Allied to this handling is the series’ best AI – and, indeed, most successful implementation of Drivatars – yet. We had to dial them up to expert (two tiers from the highest available) before they presented any kind of challenge, but there’s genuine personality in the field even on lower skill levels, some cars attempting to thread through the pack, others jostling over a position, and still more putting pressure on you. They’re prone to accidents, too, which don’t feel staged. Disastrously wide corners and big tyre-wall-demolishing impacts are as likely to befall a confident leader as drivers further down the pecking order.

There are smaller details in opponents, too, such as a sudden jab on a steering wheel to avoid a collision with a boxed-in, ambitious driver, or a touch on the brakes to correct building oversteer. Bar some occasional acts of bewildering idiocy, it all makes for thoroughly convincing track time, and unpredictable races. There’s no detectable rubberbanding, but Turn 10 has engineered opponents that are exceptionally good at not barging into you, which makes a refreshing change.

Forza Motorsport 6

It’s a shame, then, that all this progress is draped over a thoroughly outdated career mode, which insists on minimum third-place finishes in order to unlock the next event as you chip away at its five-volume procession of race series. In the context of Project Cars’ eagerness to give you everything up front, DriveClub’s challenge-based structure or Gran Turismo 6’s stars system, Forza 6’s structure feels disappointingly rigid.

Turn 10 injects variety with a series of themed showcase events, such as blasting past as many Minis as possible in a Veyron, and the potentially divisive Mods system (see ‘Car tricks’).

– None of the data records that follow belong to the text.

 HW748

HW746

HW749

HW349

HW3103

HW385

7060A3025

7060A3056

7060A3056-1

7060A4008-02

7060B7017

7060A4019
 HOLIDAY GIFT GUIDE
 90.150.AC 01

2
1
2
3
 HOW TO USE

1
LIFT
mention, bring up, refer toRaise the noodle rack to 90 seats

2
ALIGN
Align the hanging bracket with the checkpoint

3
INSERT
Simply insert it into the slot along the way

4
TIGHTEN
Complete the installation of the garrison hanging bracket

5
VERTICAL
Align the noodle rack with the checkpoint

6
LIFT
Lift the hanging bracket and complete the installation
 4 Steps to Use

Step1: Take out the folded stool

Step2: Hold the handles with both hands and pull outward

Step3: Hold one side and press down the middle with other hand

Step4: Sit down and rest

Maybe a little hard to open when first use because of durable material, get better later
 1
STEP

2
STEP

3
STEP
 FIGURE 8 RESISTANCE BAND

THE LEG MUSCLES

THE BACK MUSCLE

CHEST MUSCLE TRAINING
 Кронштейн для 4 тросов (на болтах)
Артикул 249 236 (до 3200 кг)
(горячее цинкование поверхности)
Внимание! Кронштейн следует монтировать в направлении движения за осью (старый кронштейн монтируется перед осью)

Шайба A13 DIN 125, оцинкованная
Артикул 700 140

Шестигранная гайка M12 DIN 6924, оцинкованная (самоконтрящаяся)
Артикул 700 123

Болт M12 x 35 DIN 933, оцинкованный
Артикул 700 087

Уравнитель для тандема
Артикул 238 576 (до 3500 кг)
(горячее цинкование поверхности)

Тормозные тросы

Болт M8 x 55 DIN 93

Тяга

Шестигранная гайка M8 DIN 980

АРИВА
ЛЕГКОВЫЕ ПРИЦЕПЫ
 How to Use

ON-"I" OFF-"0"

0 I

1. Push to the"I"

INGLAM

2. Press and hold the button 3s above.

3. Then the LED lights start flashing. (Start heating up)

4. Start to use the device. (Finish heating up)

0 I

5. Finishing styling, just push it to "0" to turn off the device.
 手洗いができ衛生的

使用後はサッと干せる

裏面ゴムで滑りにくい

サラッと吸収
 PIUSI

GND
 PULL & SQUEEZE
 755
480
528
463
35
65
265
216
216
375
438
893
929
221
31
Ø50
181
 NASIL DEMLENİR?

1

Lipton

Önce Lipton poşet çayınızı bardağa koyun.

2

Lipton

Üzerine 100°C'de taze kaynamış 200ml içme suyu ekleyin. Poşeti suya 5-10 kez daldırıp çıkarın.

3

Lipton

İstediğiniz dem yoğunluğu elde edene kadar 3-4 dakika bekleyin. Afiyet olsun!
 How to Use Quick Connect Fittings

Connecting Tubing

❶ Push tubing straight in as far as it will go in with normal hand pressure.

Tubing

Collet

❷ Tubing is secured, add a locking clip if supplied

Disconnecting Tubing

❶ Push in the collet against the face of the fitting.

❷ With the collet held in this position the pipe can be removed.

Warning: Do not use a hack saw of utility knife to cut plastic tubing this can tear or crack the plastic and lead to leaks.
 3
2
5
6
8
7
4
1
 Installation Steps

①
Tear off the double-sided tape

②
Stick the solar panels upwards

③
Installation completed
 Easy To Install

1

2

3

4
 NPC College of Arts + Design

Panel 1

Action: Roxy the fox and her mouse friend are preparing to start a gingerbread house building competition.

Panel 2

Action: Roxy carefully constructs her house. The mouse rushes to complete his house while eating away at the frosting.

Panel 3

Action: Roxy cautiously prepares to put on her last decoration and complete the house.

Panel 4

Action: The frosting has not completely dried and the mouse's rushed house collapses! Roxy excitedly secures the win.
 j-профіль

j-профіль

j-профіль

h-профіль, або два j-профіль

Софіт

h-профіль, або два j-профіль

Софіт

Both offer a change of pace from bouts of thematically samey racing, since you’re otherwise locked to a single car for each four-to-sixrace series. There’s always the broad suite of multiplayer modes to turn to if you start to feel fatigued, of course, and while there was little community to speak of when we attempted to take our beautifully liveried Pagani Huayra online, the new ratings-based league system promises much, and the returning – and better populated – Rivals mode proves just as addictive.

In every respect Forza 6 is an improvement over Forza 5, and yet the game feels oddly torn between two eras, its stodgy insistence on piecemeal progression undercutting a handful of fresh ideas. The series may not have found a clear route back to its Maple Valley Raceway glory days, but Forza 6 is a shift in the right direction as it rediscovers the playful soul and personality it first introduced to the sim racer.